Prevalence, Contents and Automatic Detection of KL-SATD
This work addresses the problem of automating technical debt identification for software developers, offering an incremental improvement by leveraging KL-SATD to bootstrap detection.
The study analyzed Keyword-Labeled Self-Admitted Technical Debt (KL-SATD) in source code comments from 33 repositories, finding it constitutes a median of 1.52% of all comments and includes words like 'remove' and 'maybe'. A machine learning classifier achieved an AUC-ROC of 0.88 for detecting KL-SATD and could identify comments missing SATD keywords, potentially automating SATD detection.

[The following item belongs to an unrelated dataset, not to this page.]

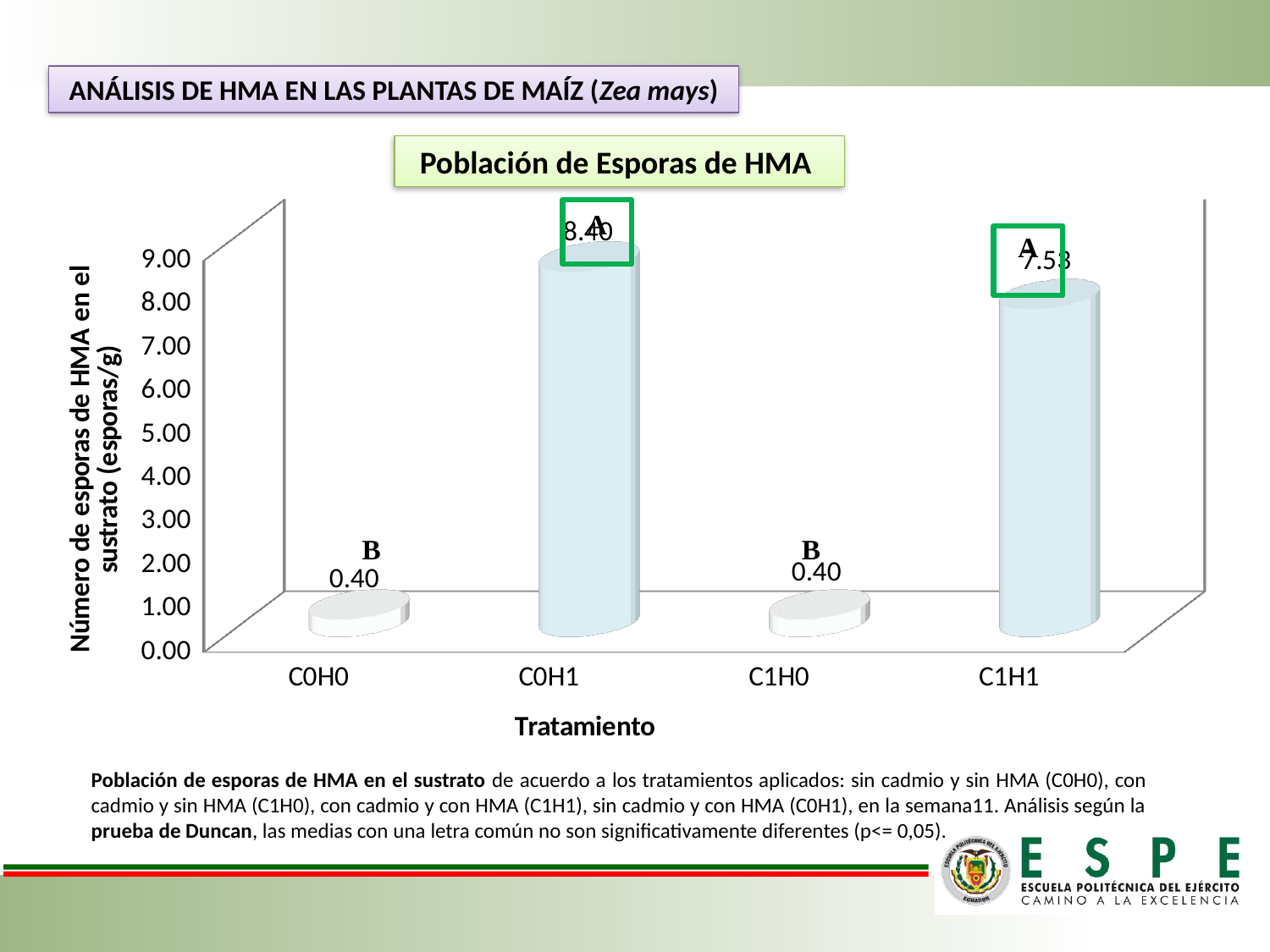
What is the difference between the values for C0H1 and C1H1? 0.87 What is the value for C0H0? 0.40 How many treatments are shown on the x axis? 4 Which treatment has the highest number of spores? C0H1 What is the value for C1H1? 7.53 Which is larger, the value for C0H1 or the value for C1H1? C0H1 What is the value for C0H1? 8.40 Is the value for C1H1 greater or less than 5.00? greater What kind of chart is shown? bar chart What is the x-axis title of the chart? Tratamiento What is the title of the chart? Población de Esporas de HMA What is the value for C1H0? 0.40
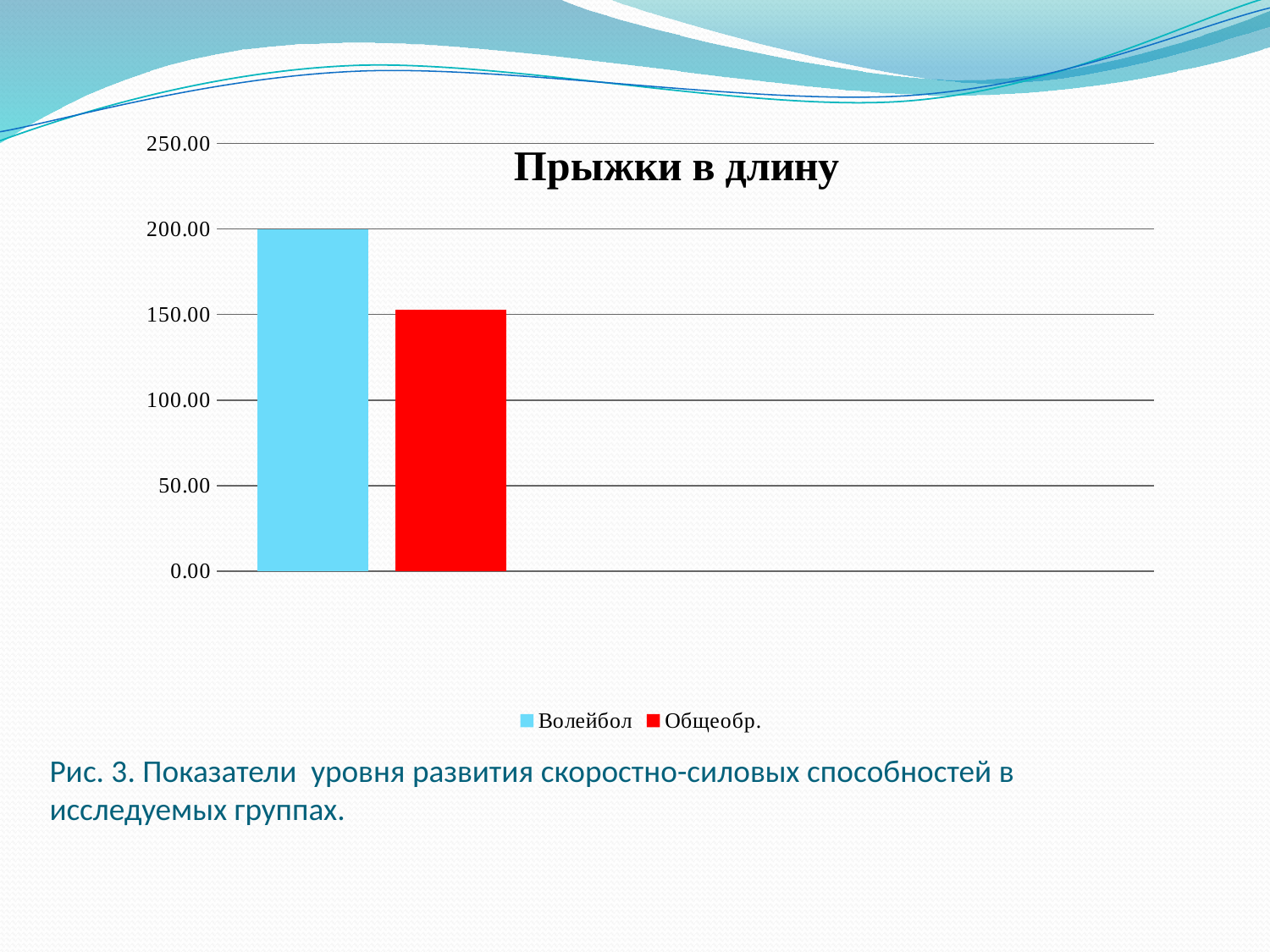
Which series has the lowest bar? Общеобр. How many bars are plotted in the chart? 2 What kind of chart is shown on the slide? bar chart What value does the Волейбол bar reach on the axis? 200.00 What colour is the bar for Общеобр.? red How many series does the legend list? 2 Is the value for Волейбол greater or less than 150.00? greater Is the value for Общеобр. greater or less than 200.00? less What is the title of the chart? Прыжки в длину Which is larger, the value for Волейбол or the value for Общеобр.? Волейбол Which series has the highest bar? Волейбол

When developers use different keywords such as TODO and FIXME in source code comments to describe self-admitted technical debt (SATD), we refer it as Keyword-Labeled SATD (KL-SATD). We study KL-SATD from 33 software repositories with 13,588 KL-SATD comments. We find that the median percentage of KL-SATD comments among all comments is only 1,52%. We find that KL-SATD comment contents include words expressing code changes and uncertainty, such as remove, fix, maybe and probably. This makes them different compared to other comments. KL-SATD comment contents are similar to manually labeled SATD comments of prior work. Our machine learning classifier using logistic Lasso regression has good performance in detecting KL-SATD comments (AUC-ROC 0.88). Finally, we demonstrate that using machine learning we can identify comments that are currently missing but which should have a SATD keyword in them. Automating SATD identification of comments that lack SATD keywords can save time and effort by replacing manual identification of comments. Using KL-SATD offers a potential to bootstrap a complete SATD detector.